Delayed Administration of IGFBP7 Improved Bone Defect Healing via ZO-1 Dependent Vessel Stabilization

The vascular response following injury is pivotal for successful bone-defect repair but constitutes a major hurdle in the field of regenerative medicine. Throughout this process, vessel stabilization is crucial to provide an adequate nutrient supply and facilitate efficient waste removal. Therefore, this study investigated whether promoting vascular stabilization improves bone defect repair outcomes. The findings show that insulin-like growth factor-binding protein (IGFBP) 7 exhibits a novel biological function in attenuating vascular permeability and enhancing vascular wall integrity. The potential underlying mechanism involves the up-regulation of insulin-like growth factor 1 receptor (IGF1R) expression by IGFBP7 on endothelial cell membrane, followed by activation of the downstream PI3K/Akt signaling pathway and upregulated expression of the tight junction protein zonula occludens-1 (ZO-1). IGFBP7 delayed administration in mice with cranial defects significantly improved bone defect healing by increasing ZO-1 and CD31 co-localization within vessel walls and optimizing the perfusion function of the final vascular network.

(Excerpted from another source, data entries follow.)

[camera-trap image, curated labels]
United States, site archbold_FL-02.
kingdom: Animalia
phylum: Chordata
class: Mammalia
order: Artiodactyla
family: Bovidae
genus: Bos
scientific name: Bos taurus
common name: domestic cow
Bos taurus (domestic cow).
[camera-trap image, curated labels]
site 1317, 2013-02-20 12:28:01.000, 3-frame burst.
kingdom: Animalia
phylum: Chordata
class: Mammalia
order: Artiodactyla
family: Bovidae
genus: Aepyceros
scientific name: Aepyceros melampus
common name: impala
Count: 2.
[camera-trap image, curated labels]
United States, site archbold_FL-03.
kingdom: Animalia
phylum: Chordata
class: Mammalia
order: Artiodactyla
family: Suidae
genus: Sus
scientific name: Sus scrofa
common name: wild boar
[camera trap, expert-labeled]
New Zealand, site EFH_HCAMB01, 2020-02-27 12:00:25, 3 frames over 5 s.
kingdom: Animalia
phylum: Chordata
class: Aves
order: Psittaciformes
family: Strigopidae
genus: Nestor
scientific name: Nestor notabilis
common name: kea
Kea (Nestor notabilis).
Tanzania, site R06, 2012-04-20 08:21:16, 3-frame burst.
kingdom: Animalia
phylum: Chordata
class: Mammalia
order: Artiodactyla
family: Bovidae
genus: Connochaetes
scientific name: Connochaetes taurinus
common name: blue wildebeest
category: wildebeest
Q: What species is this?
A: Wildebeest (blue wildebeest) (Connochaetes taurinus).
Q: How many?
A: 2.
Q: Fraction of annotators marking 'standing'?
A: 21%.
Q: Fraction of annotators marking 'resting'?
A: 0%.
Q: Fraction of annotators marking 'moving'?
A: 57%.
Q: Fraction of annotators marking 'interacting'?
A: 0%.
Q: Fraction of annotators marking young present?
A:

Furthermore, the application of the typical tight junction regulator AT1001 effectively promoted ZO-1-dependent vascular stabilization and facilitated bone defect repair. This study presents a new approach to enhance bone defect healing via vascular stabilization-targeted interventions and significantly advances the understanding of the complex interplay between osteogenesis and angiogenesis in bone defect healing.

AT1001; IGFBP7; Zonula Occluden‐1; bone defect repair; endothelial tight junctions; vessel stabilization.